I have an array of vectors that I want to be stored in Block RAM on a Virtex-5 using ISE 13.4. It is 32Kb which should fit in 1 BRAM but it is all being stored in logic. My system uses an AMBA APB bus so I check for a select line and an enable line. Please help me understand why this code isn't inferring a BRAM. Note: this is a dummy example which is simpler to understand and should help me with my other code.
architecture Behavioral of top is
type memory_array is array (63 downto 0) of std_logic_vector(31 downto 0);
signal memory : memory_array;
attribute ram_style: string;
attribute ram_style of memory : signal is "block";
begin
process(Clk)
begin
if(rising_edge(Clk)) then
if(Sel and Wr_en and Enable) = '1' then
memory(to_integer(Paddr(5 downto 0))) <= Data_in;
elsif(Sel and not Wr_en and Enable) = '1' then
Data_out <= memory(to_integer(Paddr(5 downto 0)));
end if;
end if;
end process;
end Behavioral;
I declare the ram_style of the array as block but the XST report says: WARNING:Xst:3211 - Cannot use block RAM resources for signal <Mram_memory>. Please check that the RAM contents is read synchronously.

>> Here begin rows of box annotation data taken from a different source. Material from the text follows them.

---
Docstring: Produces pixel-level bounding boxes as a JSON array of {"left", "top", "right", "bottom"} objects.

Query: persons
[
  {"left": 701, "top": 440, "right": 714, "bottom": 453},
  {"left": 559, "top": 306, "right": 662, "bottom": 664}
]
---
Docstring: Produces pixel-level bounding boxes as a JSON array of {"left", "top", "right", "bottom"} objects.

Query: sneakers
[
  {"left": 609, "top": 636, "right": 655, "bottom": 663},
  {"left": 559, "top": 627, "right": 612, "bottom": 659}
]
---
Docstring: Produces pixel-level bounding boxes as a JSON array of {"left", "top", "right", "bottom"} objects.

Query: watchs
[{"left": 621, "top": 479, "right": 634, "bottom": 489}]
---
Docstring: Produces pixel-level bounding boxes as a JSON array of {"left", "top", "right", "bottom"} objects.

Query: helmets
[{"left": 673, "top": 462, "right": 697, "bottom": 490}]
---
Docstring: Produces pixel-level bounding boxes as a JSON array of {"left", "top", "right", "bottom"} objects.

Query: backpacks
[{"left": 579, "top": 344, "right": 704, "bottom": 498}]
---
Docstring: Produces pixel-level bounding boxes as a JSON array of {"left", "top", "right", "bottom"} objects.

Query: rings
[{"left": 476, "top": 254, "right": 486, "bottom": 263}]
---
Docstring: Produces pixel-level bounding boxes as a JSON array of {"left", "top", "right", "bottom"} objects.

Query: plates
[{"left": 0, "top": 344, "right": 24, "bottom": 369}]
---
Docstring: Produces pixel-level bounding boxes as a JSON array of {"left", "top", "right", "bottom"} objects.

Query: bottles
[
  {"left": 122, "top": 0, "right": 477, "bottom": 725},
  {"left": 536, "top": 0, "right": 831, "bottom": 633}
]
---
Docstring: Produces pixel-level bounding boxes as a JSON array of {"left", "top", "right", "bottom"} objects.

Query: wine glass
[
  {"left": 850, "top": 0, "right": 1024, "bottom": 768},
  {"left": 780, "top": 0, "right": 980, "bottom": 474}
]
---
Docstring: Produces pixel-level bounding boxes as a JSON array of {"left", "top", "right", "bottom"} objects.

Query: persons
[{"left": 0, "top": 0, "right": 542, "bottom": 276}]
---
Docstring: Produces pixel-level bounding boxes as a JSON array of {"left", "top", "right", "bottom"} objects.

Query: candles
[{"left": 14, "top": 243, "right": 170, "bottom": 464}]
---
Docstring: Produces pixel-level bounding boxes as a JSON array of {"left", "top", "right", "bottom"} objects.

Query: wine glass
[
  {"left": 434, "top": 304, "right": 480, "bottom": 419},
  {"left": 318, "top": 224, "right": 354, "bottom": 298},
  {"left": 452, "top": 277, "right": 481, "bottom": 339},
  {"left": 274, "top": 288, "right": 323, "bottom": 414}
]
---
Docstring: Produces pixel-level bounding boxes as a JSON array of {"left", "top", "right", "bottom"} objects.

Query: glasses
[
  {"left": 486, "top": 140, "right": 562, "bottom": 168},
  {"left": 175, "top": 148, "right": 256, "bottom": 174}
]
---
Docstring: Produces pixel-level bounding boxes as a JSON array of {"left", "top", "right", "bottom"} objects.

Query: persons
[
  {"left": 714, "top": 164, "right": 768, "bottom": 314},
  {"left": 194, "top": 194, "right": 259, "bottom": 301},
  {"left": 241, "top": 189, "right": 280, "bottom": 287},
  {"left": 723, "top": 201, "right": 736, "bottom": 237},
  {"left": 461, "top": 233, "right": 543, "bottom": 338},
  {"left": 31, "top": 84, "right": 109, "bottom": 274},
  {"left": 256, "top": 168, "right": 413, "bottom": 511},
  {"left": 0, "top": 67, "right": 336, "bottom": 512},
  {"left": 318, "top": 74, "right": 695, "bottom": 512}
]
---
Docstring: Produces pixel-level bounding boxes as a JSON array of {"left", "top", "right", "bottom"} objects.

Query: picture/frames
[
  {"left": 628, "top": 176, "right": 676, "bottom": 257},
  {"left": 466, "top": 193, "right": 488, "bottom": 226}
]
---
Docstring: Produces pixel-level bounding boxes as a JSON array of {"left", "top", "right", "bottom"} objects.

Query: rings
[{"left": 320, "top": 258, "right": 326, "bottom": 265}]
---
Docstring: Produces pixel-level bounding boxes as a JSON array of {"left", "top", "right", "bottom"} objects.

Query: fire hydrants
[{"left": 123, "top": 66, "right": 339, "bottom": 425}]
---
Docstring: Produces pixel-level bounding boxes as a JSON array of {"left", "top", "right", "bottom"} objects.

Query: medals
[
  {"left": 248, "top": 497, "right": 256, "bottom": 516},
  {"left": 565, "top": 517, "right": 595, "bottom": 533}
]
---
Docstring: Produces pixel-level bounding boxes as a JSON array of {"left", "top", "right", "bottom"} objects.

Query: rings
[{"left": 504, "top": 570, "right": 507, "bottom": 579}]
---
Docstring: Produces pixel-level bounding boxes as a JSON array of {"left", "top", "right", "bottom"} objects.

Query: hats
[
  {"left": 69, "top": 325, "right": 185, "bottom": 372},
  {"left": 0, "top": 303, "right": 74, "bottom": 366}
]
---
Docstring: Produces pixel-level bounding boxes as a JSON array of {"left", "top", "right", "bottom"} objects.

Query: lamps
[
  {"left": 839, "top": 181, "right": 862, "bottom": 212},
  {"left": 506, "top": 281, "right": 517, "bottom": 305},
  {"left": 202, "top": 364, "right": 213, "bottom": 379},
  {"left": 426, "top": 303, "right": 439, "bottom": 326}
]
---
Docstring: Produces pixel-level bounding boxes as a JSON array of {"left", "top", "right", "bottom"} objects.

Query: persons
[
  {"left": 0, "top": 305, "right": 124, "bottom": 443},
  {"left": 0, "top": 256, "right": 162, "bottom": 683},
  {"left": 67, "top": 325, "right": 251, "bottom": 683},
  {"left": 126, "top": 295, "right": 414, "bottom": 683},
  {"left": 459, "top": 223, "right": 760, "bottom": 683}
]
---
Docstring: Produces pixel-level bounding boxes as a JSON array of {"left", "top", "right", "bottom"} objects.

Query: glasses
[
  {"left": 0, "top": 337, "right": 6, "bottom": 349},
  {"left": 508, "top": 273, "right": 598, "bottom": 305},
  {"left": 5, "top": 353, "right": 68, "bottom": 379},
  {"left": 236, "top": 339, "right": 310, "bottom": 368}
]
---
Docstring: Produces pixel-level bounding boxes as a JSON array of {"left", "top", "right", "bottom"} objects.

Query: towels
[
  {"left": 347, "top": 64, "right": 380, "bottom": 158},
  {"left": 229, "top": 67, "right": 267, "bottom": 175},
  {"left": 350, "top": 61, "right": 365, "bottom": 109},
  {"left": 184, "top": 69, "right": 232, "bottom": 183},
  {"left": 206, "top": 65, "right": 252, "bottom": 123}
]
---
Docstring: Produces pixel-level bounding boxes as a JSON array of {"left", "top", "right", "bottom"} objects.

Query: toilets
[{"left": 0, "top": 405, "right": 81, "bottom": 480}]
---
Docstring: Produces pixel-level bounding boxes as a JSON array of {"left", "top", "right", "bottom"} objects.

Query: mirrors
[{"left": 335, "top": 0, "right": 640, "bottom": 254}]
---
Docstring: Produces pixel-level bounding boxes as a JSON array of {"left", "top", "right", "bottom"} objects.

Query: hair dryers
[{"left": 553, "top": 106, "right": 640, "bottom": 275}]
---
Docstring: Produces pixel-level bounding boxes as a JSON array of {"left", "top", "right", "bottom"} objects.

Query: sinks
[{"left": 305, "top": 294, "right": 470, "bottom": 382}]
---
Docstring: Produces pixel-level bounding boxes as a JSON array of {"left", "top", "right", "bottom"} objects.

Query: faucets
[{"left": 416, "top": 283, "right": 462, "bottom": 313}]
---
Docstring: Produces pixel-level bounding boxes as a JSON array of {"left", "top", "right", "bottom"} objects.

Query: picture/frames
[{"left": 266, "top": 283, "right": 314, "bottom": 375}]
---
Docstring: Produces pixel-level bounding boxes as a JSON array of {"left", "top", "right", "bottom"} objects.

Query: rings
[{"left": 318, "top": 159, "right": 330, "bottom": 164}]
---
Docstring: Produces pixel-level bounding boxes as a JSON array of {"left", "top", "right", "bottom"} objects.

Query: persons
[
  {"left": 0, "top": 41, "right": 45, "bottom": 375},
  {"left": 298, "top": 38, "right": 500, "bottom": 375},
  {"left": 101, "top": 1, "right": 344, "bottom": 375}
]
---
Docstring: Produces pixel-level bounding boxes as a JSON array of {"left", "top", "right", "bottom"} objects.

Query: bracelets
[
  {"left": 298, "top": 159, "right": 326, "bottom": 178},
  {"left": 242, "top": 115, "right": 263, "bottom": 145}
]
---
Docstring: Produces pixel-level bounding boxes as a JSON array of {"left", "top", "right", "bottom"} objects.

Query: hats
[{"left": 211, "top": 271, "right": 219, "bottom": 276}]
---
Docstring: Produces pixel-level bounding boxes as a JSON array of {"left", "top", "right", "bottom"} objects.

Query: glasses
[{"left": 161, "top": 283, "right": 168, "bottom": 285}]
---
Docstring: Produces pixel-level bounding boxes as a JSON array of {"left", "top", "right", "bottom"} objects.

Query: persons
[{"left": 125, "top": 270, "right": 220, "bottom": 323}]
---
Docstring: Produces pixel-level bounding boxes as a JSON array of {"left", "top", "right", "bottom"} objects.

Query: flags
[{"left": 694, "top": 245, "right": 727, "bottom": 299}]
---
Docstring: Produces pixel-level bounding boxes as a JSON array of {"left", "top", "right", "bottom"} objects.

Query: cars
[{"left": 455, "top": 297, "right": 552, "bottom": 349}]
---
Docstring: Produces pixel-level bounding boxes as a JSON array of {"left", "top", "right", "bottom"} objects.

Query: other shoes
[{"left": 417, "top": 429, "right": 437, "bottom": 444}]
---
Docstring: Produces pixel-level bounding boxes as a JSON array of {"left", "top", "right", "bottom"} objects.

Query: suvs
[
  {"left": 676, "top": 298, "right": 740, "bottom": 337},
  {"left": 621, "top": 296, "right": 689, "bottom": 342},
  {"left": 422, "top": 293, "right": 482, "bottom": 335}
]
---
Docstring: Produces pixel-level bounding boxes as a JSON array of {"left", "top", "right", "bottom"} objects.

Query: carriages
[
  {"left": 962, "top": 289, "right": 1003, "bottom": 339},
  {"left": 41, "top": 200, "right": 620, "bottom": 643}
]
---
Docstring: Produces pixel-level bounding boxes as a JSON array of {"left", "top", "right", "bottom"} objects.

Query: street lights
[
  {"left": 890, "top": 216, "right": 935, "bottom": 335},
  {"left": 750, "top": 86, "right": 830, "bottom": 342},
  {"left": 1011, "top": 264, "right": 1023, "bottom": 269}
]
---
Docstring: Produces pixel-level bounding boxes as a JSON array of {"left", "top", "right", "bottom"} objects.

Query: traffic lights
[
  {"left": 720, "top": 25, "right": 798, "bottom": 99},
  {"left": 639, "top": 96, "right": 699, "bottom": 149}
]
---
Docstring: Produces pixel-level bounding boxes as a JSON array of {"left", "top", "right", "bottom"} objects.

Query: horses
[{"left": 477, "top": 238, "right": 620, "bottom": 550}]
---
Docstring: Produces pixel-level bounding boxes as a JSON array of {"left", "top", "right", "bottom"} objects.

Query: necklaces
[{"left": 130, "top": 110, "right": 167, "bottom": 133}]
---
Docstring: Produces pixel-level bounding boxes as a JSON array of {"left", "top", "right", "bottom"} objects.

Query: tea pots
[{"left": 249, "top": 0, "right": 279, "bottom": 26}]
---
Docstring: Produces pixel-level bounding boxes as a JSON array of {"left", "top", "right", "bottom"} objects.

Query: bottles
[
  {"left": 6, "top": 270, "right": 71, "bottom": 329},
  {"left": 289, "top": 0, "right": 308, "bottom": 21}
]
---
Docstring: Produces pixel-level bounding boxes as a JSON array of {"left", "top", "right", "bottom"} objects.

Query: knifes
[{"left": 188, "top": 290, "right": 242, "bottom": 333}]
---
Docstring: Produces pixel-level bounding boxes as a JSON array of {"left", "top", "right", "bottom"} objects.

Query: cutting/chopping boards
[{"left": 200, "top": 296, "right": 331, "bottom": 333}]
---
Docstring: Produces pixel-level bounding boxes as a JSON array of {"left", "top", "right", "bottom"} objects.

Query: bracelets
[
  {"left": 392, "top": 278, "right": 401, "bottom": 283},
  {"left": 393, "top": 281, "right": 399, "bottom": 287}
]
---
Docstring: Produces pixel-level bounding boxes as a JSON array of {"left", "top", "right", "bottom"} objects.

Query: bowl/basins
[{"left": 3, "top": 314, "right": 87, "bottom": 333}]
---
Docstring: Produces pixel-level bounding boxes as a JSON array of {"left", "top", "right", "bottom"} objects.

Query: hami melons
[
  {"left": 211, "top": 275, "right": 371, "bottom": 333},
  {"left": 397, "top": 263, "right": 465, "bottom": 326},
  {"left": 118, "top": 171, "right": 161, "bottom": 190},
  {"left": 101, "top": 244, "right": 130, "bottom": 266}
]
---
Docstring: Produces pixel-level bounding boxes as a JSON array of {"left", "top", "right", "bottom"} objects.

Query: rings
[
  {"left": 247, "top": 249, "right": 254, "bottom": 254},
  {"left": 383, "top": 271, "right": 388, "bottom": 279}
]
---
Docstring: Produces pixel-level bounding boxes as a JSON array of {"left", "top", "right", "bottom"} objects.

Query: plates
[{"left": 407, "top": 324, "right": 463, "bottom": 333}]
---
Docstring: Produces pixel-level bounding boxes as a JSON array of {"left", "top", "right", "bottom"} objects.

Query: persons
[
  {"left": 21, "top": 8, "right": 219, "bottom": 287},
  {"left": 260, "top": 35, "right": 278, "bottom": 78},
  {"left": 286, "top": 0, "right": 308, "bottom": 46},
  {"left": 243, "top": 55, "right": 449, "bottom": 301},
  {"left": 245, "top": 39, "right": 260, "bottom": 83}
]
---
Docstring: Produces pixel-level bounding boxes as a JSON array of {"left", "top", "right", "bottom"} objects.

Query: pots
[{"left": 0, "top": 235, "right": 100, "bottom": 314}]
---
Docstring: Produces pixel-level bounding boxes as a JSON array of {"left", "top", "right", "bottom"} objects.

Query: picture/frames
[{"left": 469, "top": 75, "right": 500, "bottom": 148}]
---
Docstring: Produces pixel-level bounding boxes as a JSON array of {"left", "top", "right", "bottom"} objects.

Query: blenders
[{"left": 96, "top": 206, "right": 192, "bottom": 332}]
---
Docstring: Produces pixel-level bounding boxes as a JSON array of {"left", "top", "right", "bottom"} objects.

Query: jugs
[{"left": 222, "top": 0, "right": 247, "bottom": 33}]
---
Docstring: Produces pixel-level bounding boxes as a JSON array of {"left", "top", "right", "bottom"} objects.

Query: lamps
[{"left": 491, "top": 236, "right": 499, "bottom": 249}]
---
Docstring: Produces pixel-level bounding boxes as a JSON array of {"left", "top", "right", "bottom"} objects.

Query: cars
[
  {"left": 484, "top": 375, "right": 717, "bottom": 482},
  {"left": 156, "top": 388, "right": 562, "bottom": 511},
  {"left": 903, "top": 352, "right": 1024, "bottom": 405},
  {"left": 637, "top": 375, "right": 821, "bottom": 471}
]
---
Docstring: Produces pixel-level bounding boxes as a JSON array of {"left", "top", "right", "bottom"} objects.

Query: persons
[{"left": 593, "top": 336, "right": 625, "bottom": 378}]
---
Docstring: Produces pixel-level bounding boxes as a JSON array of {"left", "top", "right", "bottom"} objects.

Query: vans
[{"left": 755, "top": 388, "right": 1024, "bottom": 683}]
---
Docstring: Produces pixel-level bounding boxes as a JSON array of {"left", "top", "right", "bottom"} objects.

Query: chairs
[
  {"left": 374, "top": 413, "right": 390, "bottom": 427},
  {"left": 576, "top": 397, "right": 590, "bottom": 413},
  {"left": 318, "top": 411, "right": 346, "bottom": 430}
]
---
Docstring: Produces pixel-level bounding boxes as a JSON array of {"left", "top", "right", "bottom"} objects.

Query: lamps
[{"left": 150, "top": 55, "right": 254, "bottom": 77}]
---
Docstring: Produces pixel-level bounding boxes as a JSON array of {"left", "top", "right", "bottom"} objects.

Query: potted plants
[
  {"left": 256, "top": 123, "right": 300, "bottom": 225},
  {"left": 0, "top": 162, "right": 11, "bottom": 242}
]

It appears that the problem lies in a read_enable condition, but the Virtex 5 User Guide makes it sound like there is an enable and a write_enable on the BRAM hard blocks. I could drive the output all the time, but I don't want to and that would waste power. Any other ideas?
I tried many different combinations and here is the only one I got to work:
en_BRAM <= Sel and Enable;
process(Clk)
begin
if(rising_edge(Clk)) then
if(en_BRAM = '1')then
if(Wr_en = '1') then
icap_memory(to_integer(Paddr(5 downto 0))) <= Data_in;
else
Data_out <= icap_memory(to_integer(Paddr(5 downto 0)));
end if;
end if;
end if;
end process;
So I think the enable needs to be on the whole RAM and it can only be 1 signal. Then the write enable can also only be 1 signal and the read has to be only an else statement (not if/elsif). This instantiates a BRAM according to XST in ISE 13.3 on Windows 7 64-bit.